Characters gruesomely murdered and then resurrected, inter-species communication, vicious lions dispatched not to threaten but to protect mankind—such phenomena constitute the reality-defying, genre-bending universe Scott Hawkins creates in his thrilling debut, The Library at Mount Char. At the center of the novel lies the imposing, albeit largely absent figure of a tyrannical, violent leader called Father, whom the Pelapi race—Hawkins’s eerie, almost sorcerous, but still fiercely human protagonists—obey and revere as their post-apocalyptic savior.

For Hawkins, the book blends fantasy and realism to convey the limitations of the human condition. “It was a clash of old-school superstition and modern science,” he says. “I like the idea that human power in general is necessarily finite, in that we’re never going to know everything and it’s a good idea to stay humble about that.

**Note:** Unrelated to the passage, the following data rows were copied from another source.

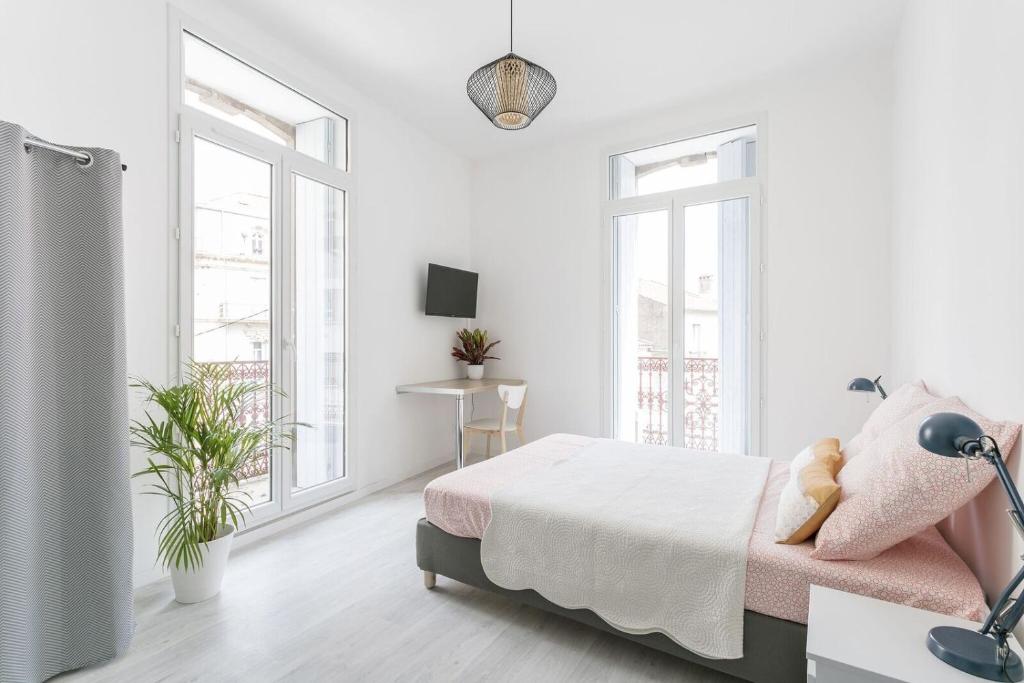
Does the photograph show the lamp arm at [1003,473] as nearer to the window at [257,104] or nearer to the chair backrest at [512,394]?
the chair backrest at [512,394]

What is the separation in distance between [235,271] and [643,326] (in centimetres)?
306

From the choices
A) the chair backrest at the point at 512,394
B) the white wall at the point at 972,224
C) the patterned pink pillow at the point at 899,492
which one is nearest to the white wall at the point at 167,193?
the chair backrest at the point at 512,394

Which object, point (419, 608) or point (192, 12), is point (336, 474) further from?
point (192, 12)

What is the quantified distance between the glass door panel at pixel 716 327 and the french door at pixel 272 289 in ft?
8.80

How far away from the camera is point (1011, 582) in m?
0.99

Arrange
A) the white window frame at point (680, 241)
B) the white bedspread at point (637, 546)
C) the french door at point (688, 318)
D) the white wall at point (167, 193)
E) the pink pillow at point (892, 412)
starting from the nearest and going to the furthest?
the white bedspread at point (637, 546) → the pink pillow at point (892, 412) → the white wall at point (167, 193) → the white window frame at point (680, 241) → the french door at point (688, 318)

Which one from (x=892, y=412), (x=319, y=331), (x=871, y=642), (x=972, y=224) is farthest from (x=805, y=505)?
(x=319, y=331)

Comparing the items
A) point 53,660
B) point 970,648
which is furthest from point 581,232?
point 53,660

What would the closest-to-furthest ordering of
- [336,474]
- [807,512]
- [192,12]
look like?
[807,512] < [192,12] < [336,474]

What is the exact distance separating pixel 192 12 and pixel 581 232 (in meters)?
3.05

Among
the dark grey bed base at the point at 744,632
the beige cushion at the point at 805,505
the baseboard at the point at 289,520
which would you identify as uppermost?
the beige cushion at the point at 805,505

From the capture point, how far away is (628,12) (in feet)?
9.27

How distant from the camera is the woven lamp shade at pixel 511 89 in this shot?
Result: 238 centimetres

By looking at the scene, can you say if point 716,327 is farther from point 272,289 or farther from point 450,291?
point 272,289
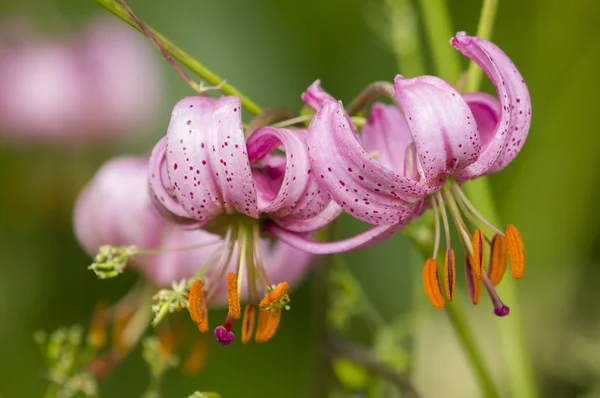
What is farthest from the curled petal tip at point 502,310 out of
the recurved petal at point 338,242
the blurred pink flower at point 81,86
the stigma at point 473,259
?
the blurred pink flower at point 81,86

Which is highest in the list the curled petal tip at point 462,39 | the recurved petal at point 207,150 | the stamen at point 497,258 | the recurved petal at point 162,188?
the curled petal tip at point 462,39

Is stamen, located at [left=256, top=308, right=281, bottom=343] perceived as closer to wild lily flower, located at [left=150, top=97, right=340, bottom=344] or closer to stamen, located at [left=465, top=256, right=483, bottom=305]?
wild lily flower, located at [left=150, top=97, right=340, bottom=344]

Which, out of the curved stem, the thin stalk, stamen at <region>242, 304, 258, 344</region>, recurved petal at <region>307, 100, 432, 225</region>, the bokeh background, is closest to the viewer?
recurved petal at <region>307, 100, 432, 225</region>

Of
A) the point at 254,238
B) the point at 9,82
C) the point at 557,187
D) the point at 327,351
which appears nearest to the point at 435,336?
the point at 557,187

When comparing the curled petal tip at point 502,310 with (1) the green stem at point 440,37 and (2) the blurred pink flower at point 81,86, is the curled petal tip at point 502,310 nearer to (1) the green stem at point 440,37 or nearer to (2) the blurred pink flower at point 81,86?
(1) the green stem at point 440,37

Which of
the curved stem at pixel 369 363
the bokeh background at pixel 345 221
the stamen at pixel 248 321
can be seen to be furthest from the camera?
the bokeh background at pixel 345 221

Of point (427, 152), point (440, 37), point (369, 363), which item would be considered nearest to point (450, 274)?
point (427, 152)

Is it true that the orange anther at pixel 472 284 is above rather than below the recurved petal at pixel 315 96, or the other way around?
below

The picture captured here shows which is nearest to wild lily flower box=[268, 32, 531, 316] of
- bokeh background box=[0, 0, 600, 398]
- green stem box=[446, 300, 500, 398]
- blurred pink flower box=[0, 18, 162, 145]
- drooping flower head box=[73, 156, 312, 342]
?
green stem box=[446, 300, 500, 398]
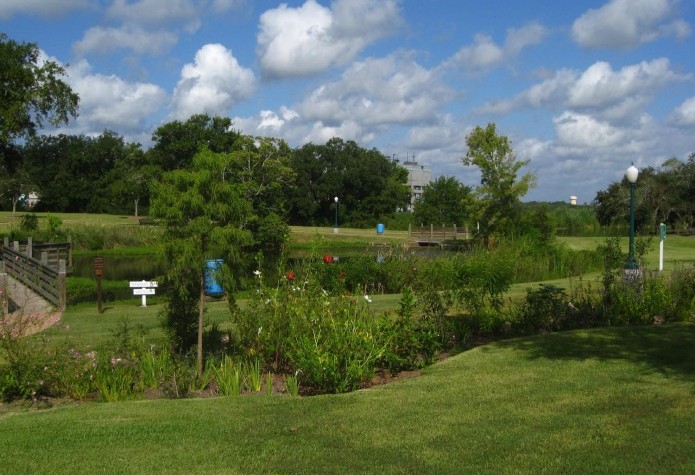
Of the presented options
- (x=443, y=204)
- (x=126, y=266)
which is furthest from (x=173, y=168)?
(x=126, y=266)

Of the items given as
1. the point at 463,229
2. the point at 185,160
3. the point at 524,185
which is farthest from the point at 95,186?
the point at 524,185

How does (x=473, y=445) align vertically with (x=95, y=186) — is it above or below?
below

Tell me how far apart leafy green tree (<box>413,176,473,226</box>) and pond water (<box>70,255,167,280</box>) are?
27.4 meters

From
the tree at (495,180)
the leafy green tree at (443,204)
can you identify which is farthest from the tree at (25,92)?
the leafy green tree at (443,204)

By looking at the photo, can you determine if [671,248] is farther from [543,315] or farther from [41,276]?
[41,276]

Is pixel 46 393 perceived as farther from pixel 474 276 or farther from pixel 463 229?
pixel 463 229

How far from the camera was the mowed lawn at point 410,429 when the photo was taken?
537cm

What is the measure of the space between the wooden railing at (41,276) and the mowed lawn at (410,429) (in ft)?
37.9

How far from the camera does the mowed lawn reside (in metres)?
5.37

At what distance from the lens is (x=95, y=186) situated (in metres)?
90.0

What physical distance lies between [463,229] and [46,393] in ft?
160

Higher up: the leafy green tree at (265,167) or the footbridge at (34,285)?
the leafy green tree at (265,167)

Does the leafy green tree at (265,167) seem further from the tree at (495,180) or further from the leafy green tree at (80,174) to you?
the leafy green tree at (80,174)

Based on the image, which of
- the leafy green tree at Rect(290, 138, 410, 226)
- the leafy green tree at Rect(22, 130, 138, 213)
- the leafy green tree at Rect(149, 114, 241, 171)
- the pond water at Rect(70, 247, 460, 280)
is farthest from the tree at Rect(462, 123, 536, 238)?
the leafy green tree at Rect(22, 130, 138, 213)
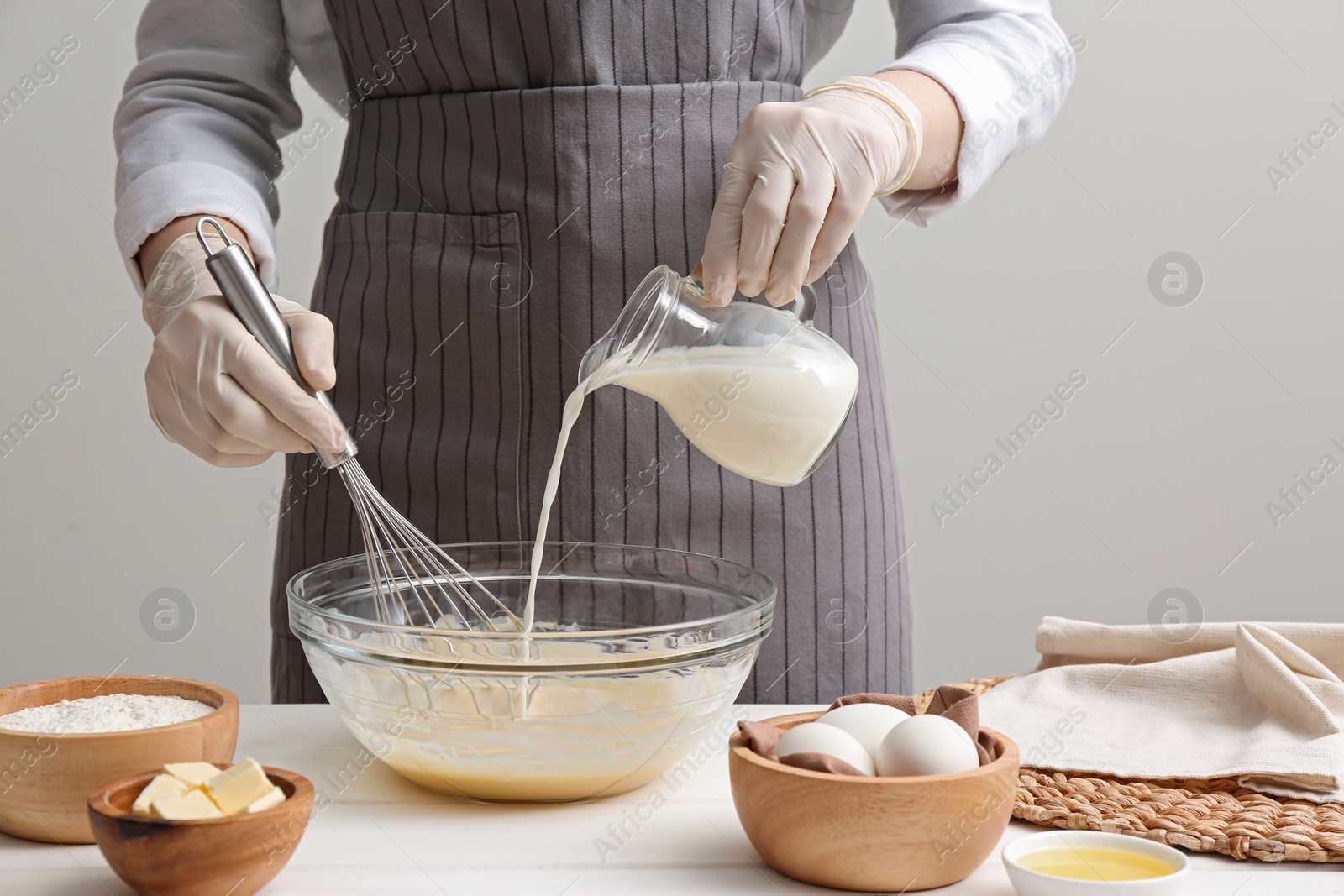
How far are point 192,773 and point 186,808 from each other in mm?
26

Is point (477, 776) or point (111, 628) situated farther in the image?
point (111, 628)

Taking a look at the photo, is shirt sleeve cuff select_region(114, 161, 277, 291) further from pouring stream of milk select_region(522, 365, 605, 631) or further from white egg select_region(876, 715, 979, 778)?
white egg select_region(876, 715, 979, 778)

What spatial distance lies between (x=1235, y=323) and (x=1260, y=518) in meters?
0.33

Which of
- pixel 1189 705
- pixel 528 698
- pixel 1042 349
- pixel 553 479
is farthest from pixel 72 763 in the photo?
pixel 1042 349

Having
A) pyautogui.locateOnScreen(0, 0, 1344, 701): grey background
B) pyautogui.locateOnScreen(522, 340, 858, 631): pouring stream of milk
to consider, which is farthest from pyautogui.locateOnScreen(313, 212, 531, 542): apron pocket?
pyautogui.locateOnScreen(0, 0, 1344, 701): grey background

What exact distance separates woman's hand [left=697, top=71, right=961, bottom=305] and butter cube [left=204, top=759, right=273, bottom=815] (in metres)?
0.41

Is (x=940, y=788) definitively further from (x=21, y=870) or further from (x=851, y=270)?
(x=851, y=270)

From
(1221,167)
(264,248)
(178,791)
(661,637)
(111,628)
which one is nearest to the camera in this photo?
(178,791)

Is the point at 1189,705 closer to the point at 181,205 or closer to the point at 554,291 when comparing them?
the point at 554,291

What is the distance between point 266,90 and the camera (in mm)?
1144

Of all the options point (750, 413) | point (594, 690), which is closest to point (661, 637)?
point (594, 690)

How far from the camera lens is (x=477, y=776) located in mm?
687

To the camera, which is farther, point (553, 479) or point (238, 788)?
point (553, 479)

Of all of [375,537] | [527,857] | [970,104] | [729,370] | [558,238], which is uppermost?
[970,104]
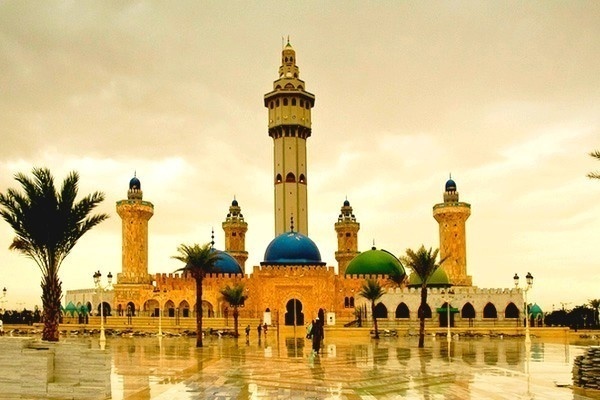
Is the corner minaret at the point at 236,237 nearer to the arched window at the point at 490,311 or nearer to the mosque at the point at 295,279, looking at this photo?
the mosque at the point at 295,279

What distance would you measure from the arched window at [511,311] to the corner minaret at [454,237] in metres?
7.42

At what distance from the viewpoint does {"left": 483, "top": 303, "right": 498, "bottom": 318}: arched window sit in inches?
2202

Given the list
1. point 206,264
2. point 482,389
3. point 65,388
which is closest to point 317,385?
point 482,389

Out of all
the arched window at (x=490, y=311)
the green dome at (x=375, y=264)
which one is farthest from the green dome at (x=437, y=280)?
the arched window at (x=490, y=311)

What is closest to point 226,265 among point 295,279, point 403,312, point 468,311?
point 295,279

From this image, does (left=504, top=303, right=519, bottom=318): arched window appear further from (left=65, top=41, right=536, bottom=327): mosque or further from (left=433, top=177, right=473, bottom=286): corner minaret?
(left=433, top=177, right=473, bottom=286): corner minaret

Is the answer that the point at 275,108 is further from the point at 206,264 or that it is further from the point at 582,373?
the point at 582,373

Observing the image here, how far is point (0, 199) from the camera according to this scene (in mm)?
20000

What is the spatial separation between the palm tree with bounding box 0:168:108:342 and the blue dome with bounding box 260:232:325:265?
38965 millimetres

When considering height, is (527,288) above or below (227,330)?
above

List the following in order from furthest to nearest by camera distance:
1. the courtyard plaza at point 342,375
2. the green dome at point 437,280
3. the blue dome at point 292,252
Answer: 1. the blue dome at point 292,252
2. the green dome at point 437,280
3. the courtyard plaza at point 342,375

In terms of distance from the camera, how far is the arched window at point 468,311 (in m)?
55.5

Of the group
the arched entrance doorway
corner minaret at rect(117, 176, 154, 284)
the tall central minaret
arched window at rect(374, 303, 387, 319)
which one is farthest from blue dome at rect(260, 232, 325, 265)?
corner minaret at rect(117, 176, 154, 284)

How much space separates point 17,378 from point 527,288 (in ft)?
60.0
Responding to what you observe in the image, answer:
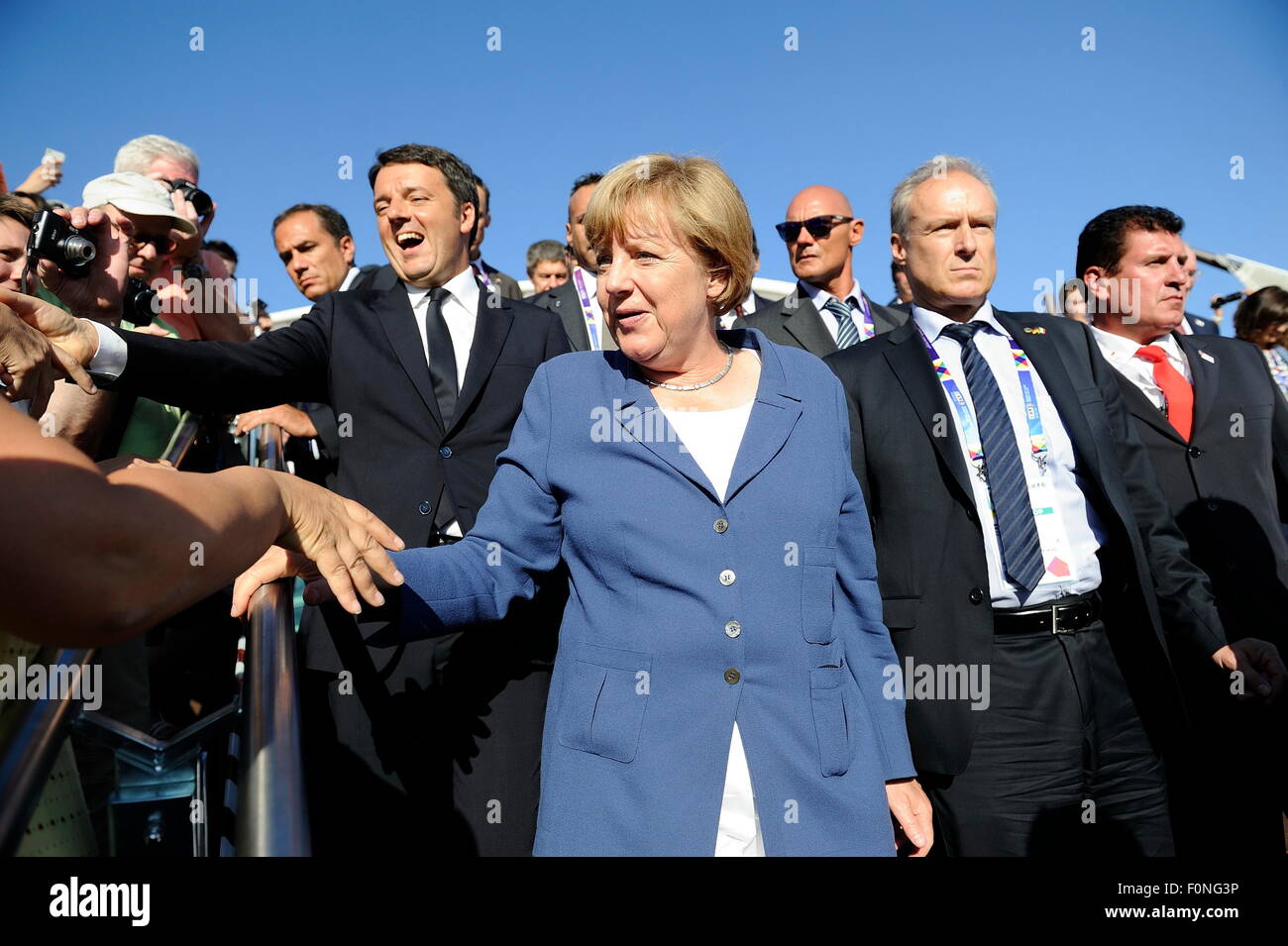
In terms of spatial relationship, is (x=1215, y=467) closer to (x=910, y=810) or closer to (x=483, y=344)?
(x=910, y=810)

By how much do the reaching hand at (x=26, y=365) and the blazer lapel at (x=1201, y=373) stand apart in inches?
158

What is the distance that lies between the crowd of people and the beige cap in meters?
0.01

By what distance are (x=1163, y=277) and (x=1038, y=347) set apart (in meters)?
1.38

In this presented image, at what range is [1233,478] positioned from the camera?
→ 4156 mm

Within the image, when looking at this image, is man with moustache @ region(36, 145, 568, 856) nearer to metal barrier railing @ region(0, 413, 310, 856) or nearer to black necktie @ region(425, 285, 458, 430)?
black necktie @ region(425, 285, 458, 430)

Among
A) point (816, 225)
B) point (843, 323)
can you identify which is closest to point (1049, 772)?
point (843, 323)

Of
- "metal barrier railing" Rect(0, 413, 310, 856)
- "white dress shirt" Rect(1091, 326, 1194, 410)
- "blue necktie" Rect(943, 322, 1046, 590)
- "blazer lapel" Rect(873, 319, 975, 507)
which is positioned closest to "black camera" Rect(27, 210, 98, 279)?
"metal barrier railing" Rect(0, 413, 310, 856)

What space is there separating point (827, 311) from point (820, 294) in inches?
5.6

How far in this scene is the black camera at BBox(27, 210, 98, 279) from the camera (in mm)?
3027

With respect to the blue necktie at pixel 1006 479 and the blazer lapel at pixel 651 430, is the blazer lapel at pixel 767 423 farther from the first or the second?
the blue necktie at pixel 1006 479

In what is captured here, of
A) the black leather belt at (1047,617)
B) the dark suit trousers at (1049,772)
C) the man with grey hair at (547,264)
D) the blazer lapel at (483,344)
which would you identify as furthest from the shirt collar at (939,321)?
the man with grey hair at (547,264)

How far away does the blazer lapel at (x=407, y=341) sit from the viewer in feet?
11.8

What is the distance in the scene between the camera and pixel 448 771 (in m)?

“I think there’s a tendency that a lot of people have to assume that we’re at the top of the food chain for a reason,” he continues, “and I liked tweaking the nose of that idea.”

Father rules over the dominion of the Library, which is a far cry from the institution we typically associate with this term. The Library contains the entire universe within it, organized into a series of catalogs, which each of Father’s subjects is required—often by disturbing physical force—to study manically as his or her lifelong vocation. 

Surprisingly, the inspiration for the character of Father wasn’t as black-and-white as you might expect. “I think that Father is beyond judgment,” Hawkins explains. “There are a lot of things he does for which it would be really tough to find a good reason, but at the same time, no one really knows what he was dealing with.”

For almost the entire duration of the novel, indeed until almost the very end, the specter of Father is revealed only second-hand, through the impressions and memories of the people under his authority, and not through direct observation of his presence in the flesh. “It was about creating mental judo for the reader,” Hawkins says. “You can talk about how fearsome somebody is, but if you just leave little hints here and there that point in the direction of the sort of person Father is without actually forcing any particular image of him, the reader does a better job of filling in the gaps.”

The library over which Father rules is both a place of horrific suffering and, paradoxically, profound security. “The library is ultimately a kind of sanctuary for the Pelapi people,” the author reveals. “Most of the characters don’t initially have a comfortable, homey feeling about that library, but by the end of the book, they see the purpose for it and it becomes sheltering and safe.” 

Although readers mightHawkins cover1 recoil in fear of the library Hawkins creates, the institution was actually inspired by the author’s own positive associations with literature. “Books have always been very comforting to me, and this vast library was an ultimate home, as far as I was concerned,” he admits. “That’s my ideal dwelling place.”

Quoting Bram Stoker’s iconic work of gothic fiction Dracula, Hawkins describes his characters’ plight thus: “they have to pass through the bitter waters to reach the sweet.” 

The arc of the novel, then—transcending its many bizarre, sensational, heart-pounding, and even a few mentally scarring episodes—is one in which these pseudo-human characters undergo the very human process of personal development and the fostering of an inner strength they didn’t once have. “The characters emotionally adjust to what was once a very hostile environment,” Hawkins explains. “Although the overt events are indeed terrible, the Pelap i people grow to a point where they overcome them, and achieve the power and the peace that comes with having dealt with very traumatic issues.”

And these overt events certainly do take the reader on a wild, imaginative ride that challenges our very notions of objective possibility. Hawkins achieved this feat of reality-distortion by, he confesses, “making plausible reasons for stuff I’d already written without really worrying about plausibility.”

His process, he explains, was a step-by-step composition beginning with not a predetermined overarching direction, but rather with a collection of discrete and independent notions that he then proceeds to fuse into a cohesive whole. “The way I work is I do random scenes, and try to arrange them into some kind of narrative,” he says. “I’ll do anything that strikes me as entertaining—a character sketch, or an action sequence—and I line them up in such a way that a narrative emerges.”

Speaking almost as though he were composing a how-to guide for writing such a mesmerizing tour-de-force as he has, Hawkins instructs: “iterate like that until you have 50,000 words or so, then shuffle things around. Write the connective tissue.”

He completed the task brilliantly, but something tells me it’s not quite as easy as he makes it sound.

 

Lauren Christensen is an assistant editor at Vanity Fair.